Ya no hacía falta irse muy lejos. Como un pulpo gigante, la pobreza llamaba a todas las puertas. Se fortalecía cada noche, cuando se apagaba el crepúsculo y los vecinos regresaban del trabajo y de la ciudad, donde intentaban conseguir empleo. Entonces, Miriam oía los lamentos que se filtraban por las paredes, las ventanas e incluso las puertas. Su pueblo se convertía en cuna de pesadillas y desgracias, porque cada vez había más parados, más sueldos mínimos, más hambre, más llanto, más impotencia.
Y acabaría por reventar. Estaba segura de que aquella burbuja de dolor se quebraría en algún momento. Lo decían sus padres cuando escuchaban la radio en la cocina, y la vecina que dormitaba al sol bajo la ventana de su dormitorio, también lo comentaban los profesores en la escuela y su primo Rafa, que era economista.

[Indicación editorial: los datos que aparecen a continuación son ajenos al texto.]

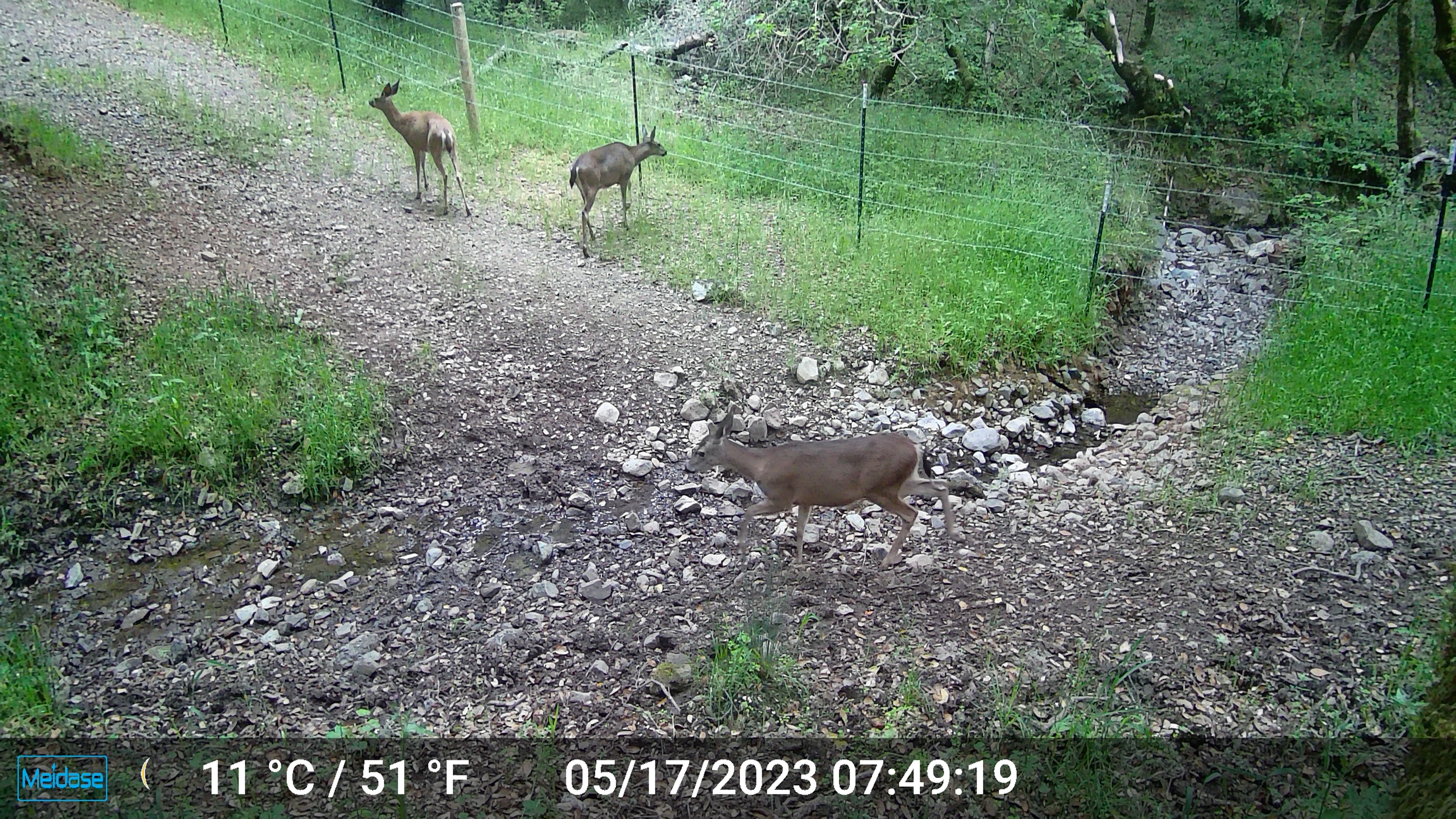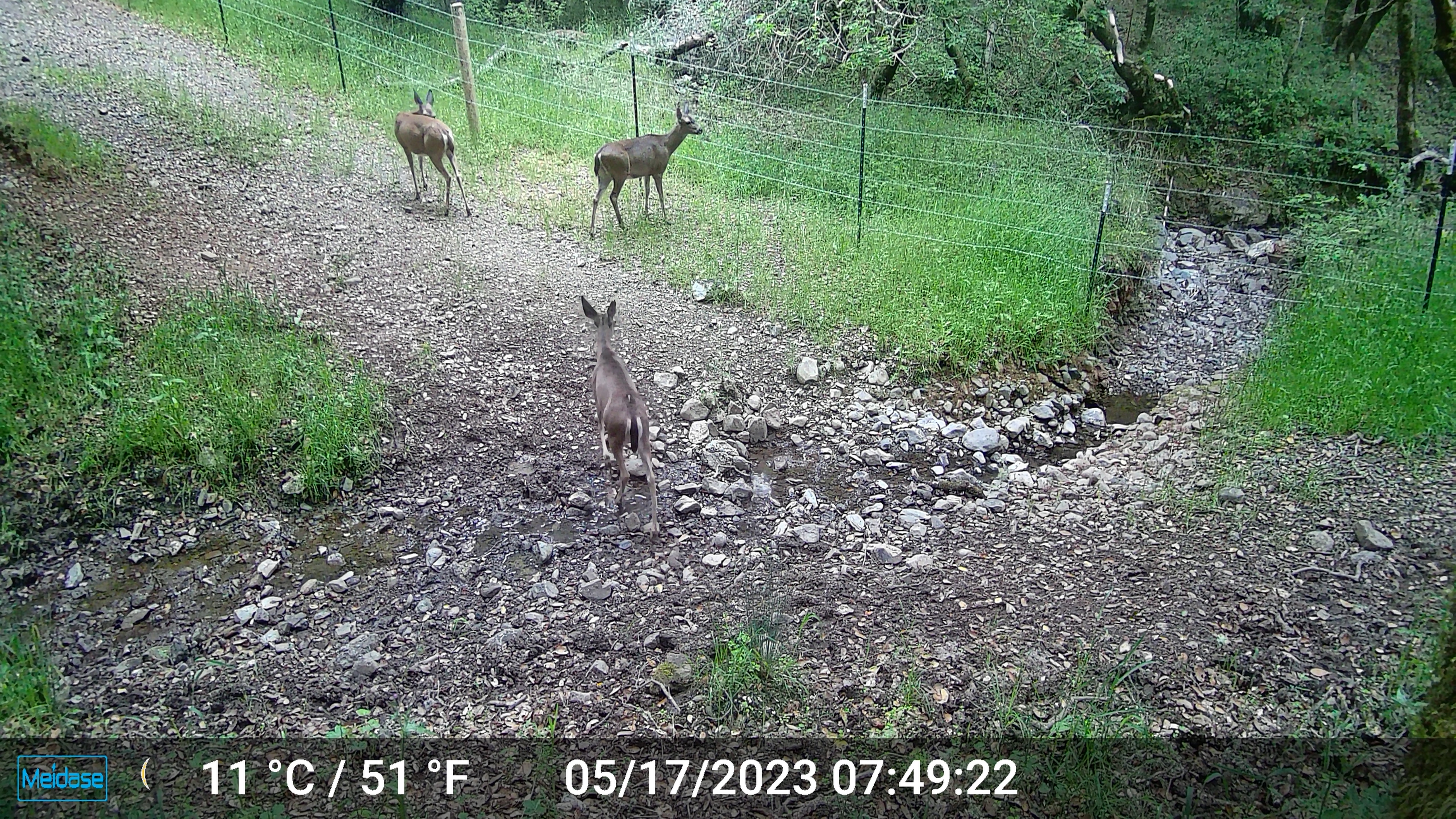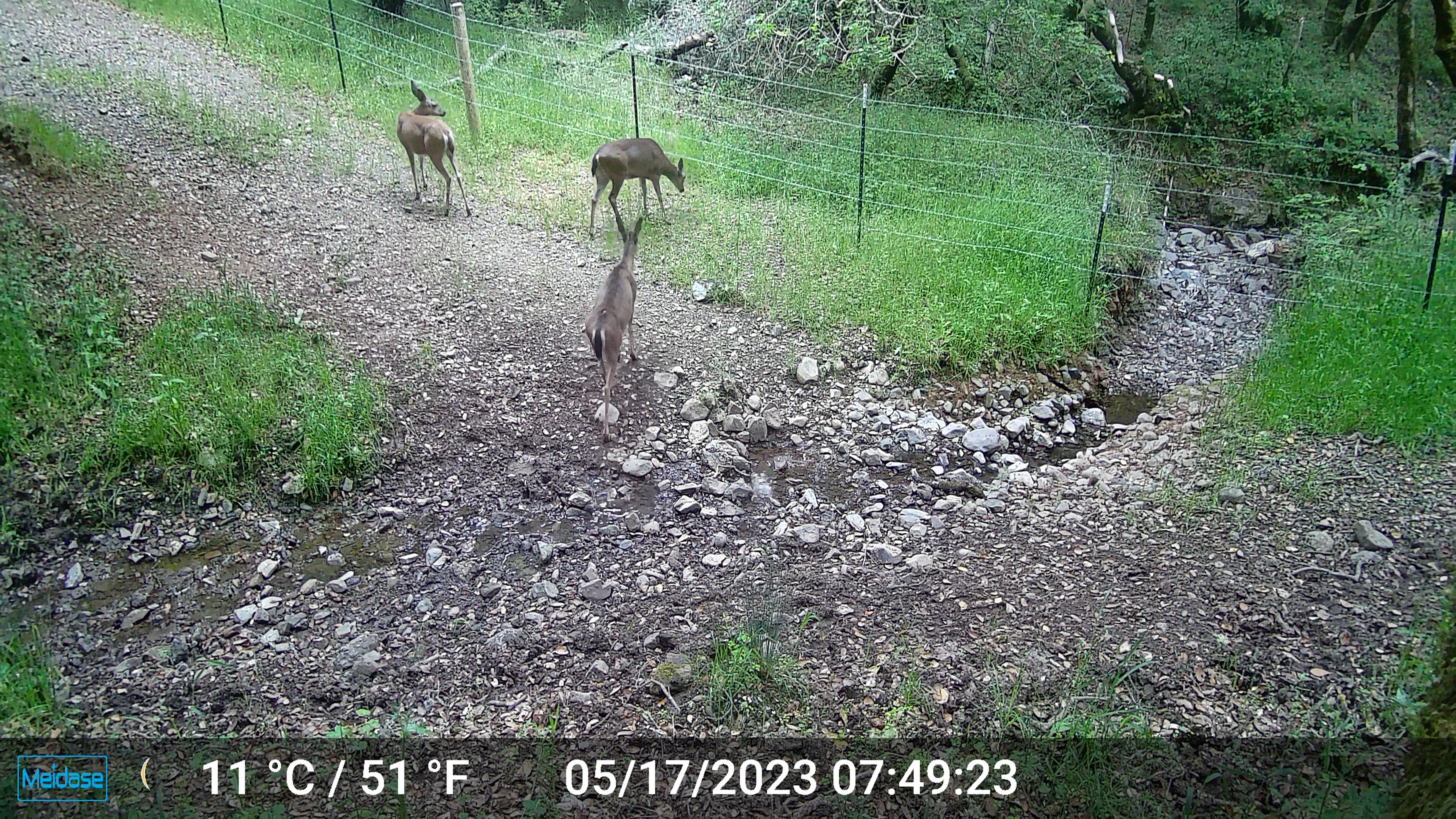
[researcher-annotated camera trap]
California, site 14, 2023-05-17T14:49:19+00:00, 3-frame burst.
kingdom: Animalia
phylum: Chordata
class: Mammalia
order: Artiodactyla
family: Cervidae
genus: Odocoileus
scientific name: Odocoileus hemionus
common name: mule deer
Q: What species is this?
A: Mule deer (Odocoileus hemionus).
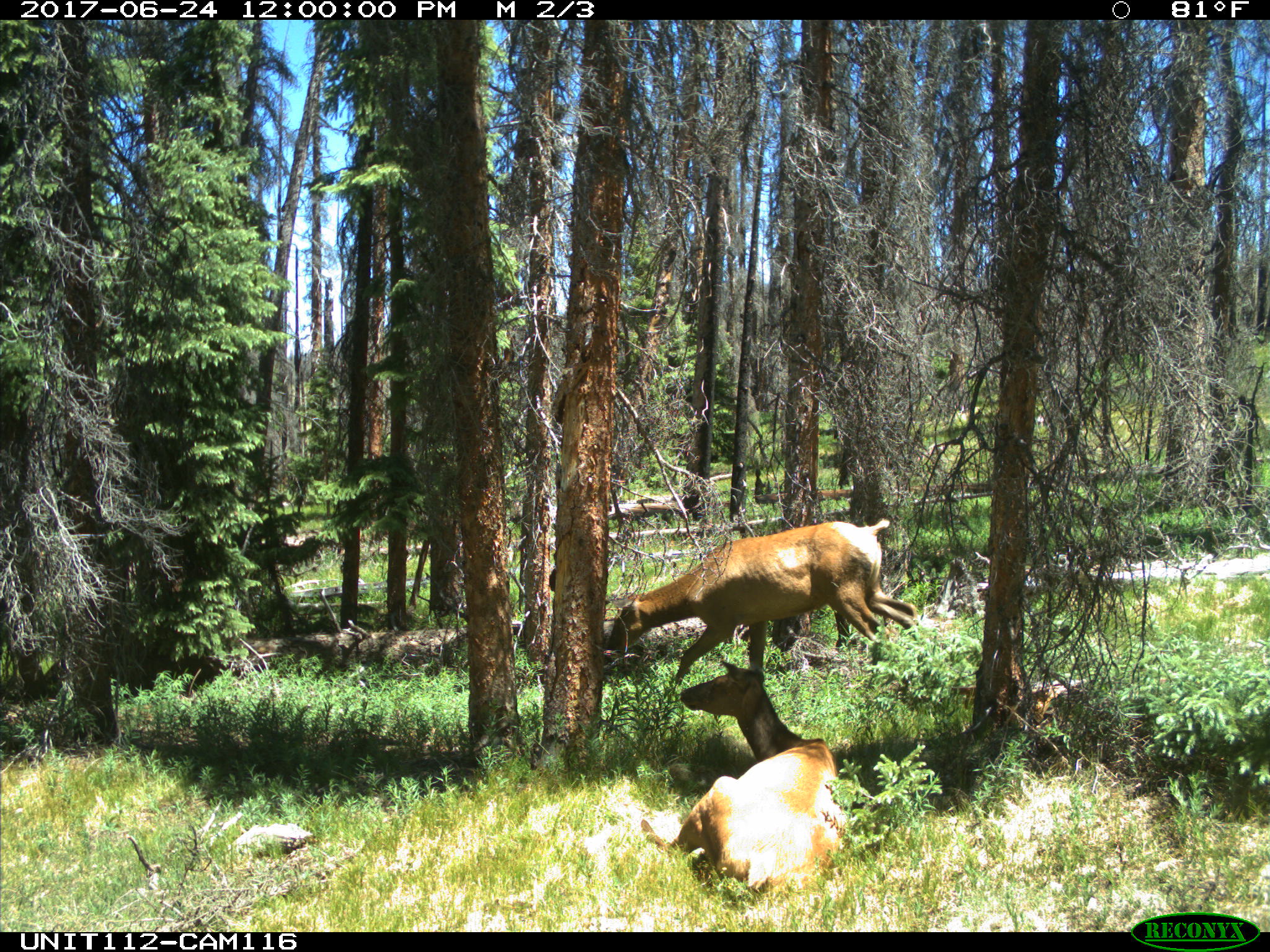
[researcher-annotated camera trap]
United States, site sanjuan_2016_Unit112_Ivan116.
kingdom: Animalia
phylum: Chordata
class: Mammalia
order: Artiodactyla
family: Cervidae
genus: Cervus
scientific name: Cervus elaphus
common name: red deer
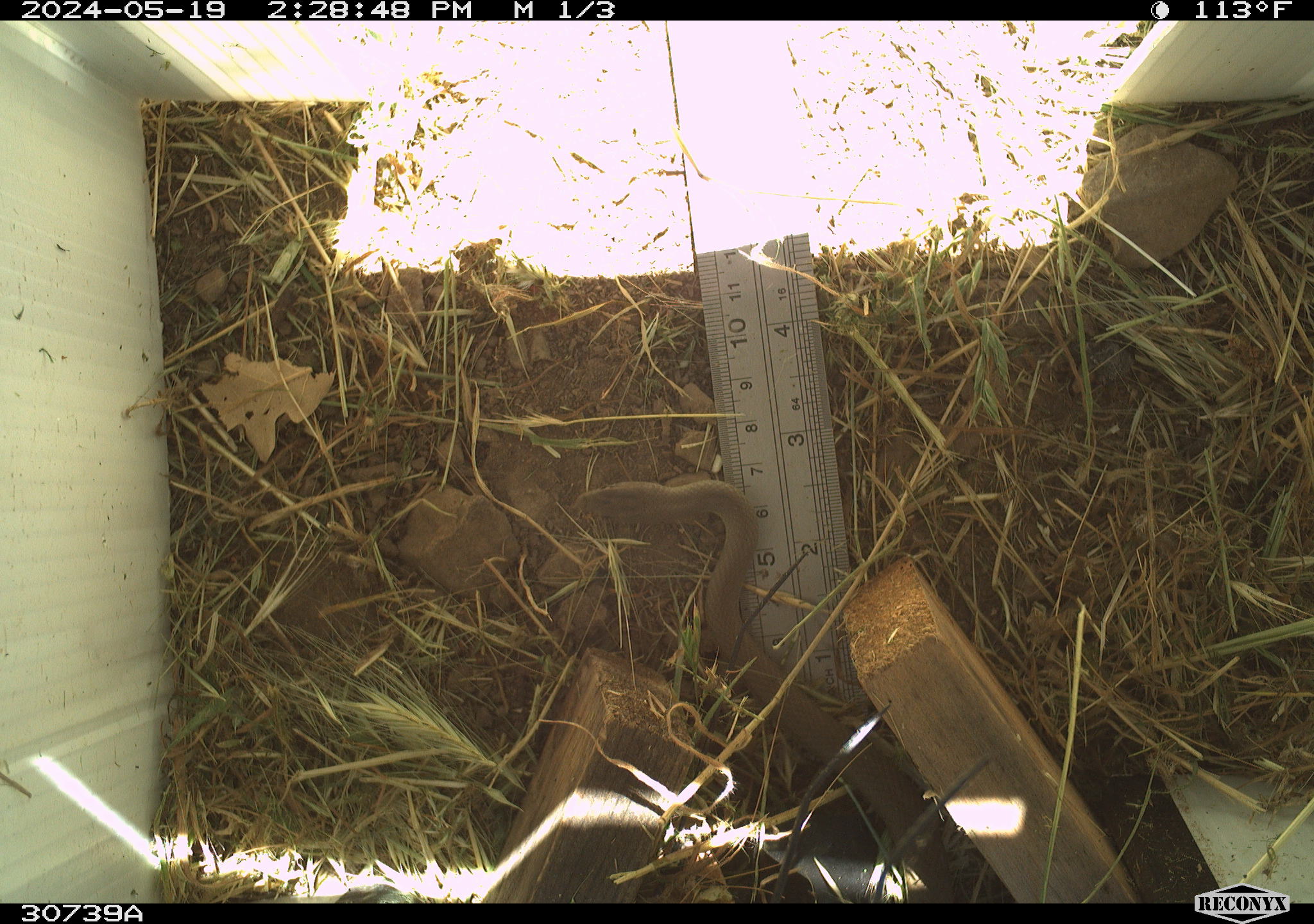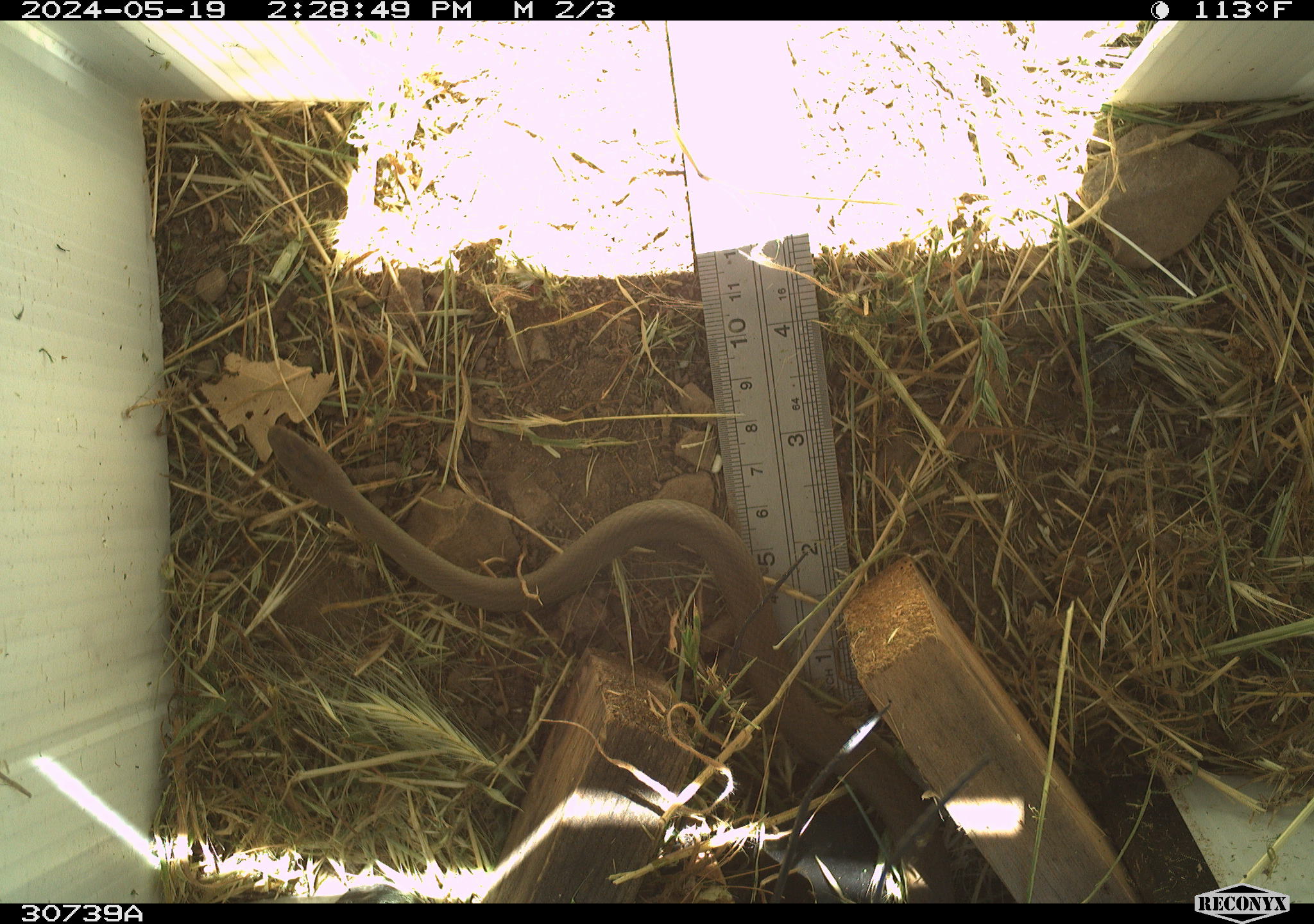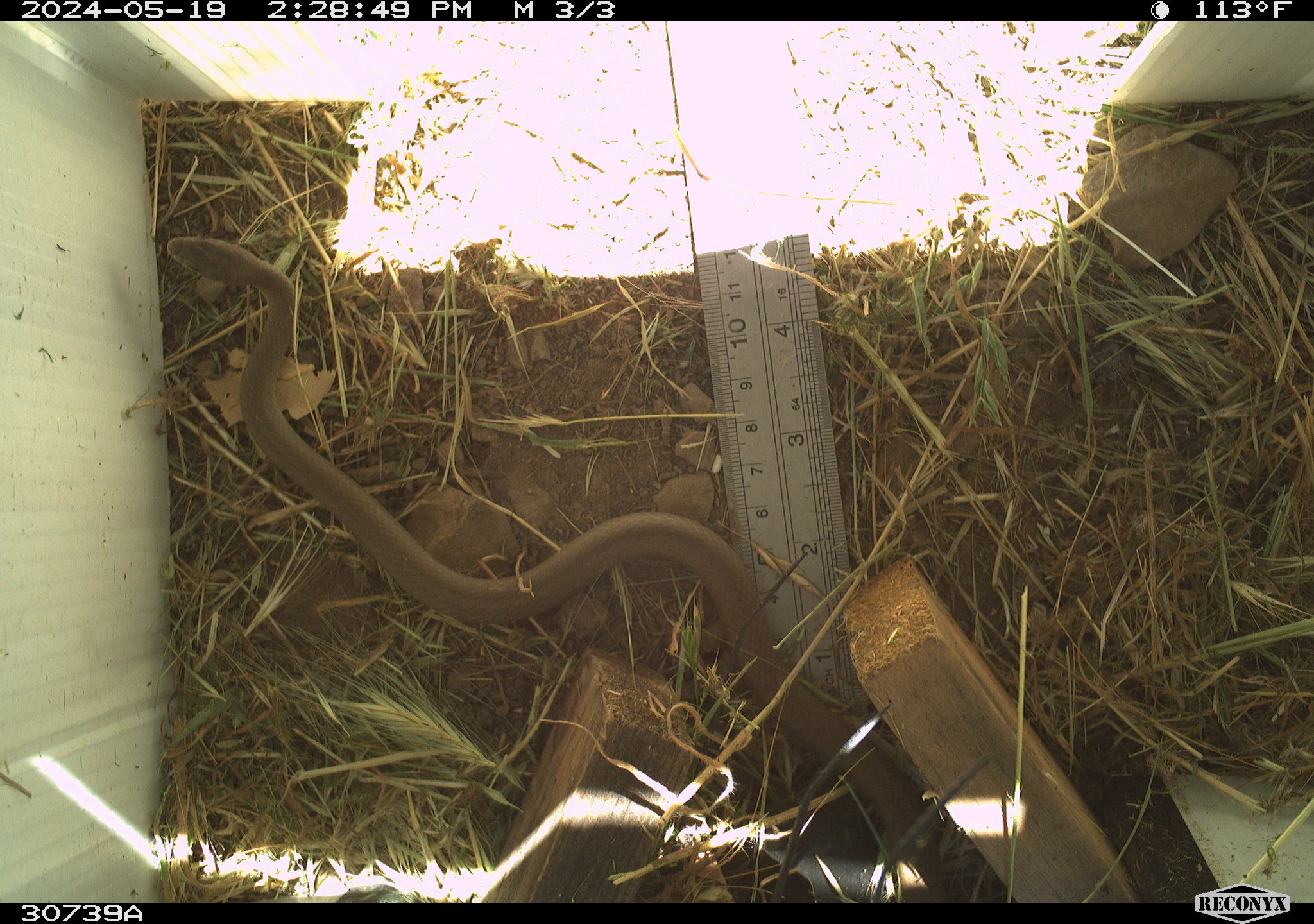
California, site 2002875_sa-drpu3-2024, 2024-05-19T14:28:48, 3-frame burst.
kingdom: Animalia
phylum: Chordata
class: Reptilia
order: Squamata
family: Colubridae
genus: Coluber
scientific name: Coluber constrictor mormon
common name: western yellow-bellied racer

En el bar, la televisión relataba el desgaste del sistema económico, mientras que los políticos pedían paciencia. Miriam había acompañado una vez a su primo después del almuerzo y el bombardeo de insultos que los clientes dirigían al televisor fue tal que rompió a llorar. Hasta entonces, ella sólo había sentido el frío de la tensión, pero ahora también conocía la violencia del dolor.
Al llegar a casa se subió al regazo de su padre, alterada por la impresión de ver a tantos hombres gritando.
–Papá, ¿por qué dicen cosas tan feas los hombres del bar? –preguntó, jugueteando nerviosa con su corbata.
Él levantó la vista hacia Rafa y se apresuró en calmar a la niña.
–Están enfadados –contestó, consciente de que no podía mantenerla del todo ajena–. Nadie se preocupa por ellos, aunque haya quien asegura que sí.
–Pero son grandes. Marcos trabaja en el campo y es fuerte, y Pedro es quien hace las casas.
–Todos necesitamos que nos cuiden, Miriam, hasta los que parecen invencibles.
–¿Por eso llora mamá?
Su padre la apartó para mirarla a los ojos. No quería hablar más de la cuenta, porque era seguro que la convertiría en una niña cenicienta, como la hija del mecánico, que pasaba los días sentada en un escalón con la mirada triste y el ánimo caído.
–¿Quieres que te lleve al parque? –preguntó–. Si te apetece, podemos pasar a recoger a Carmen.
Miriam asintió pegada de nuevo a su hombro. Hacía tiempo que no salía a jugar con su mejor amiga al parque. ¡Y acompañada por su padre! Era una oportunidad exquisita para pintar el gris que ahogaba a su pueblo, aunque ella misma se sentía pesada y enferma.
–Se está contagiando –escuchó que decía su padre a Rafa antes de coger las llaves y la gorra–. No vuelvas a llevarla a donde los demás. Ella es una niña... y está sufriendo por todo lo que ve.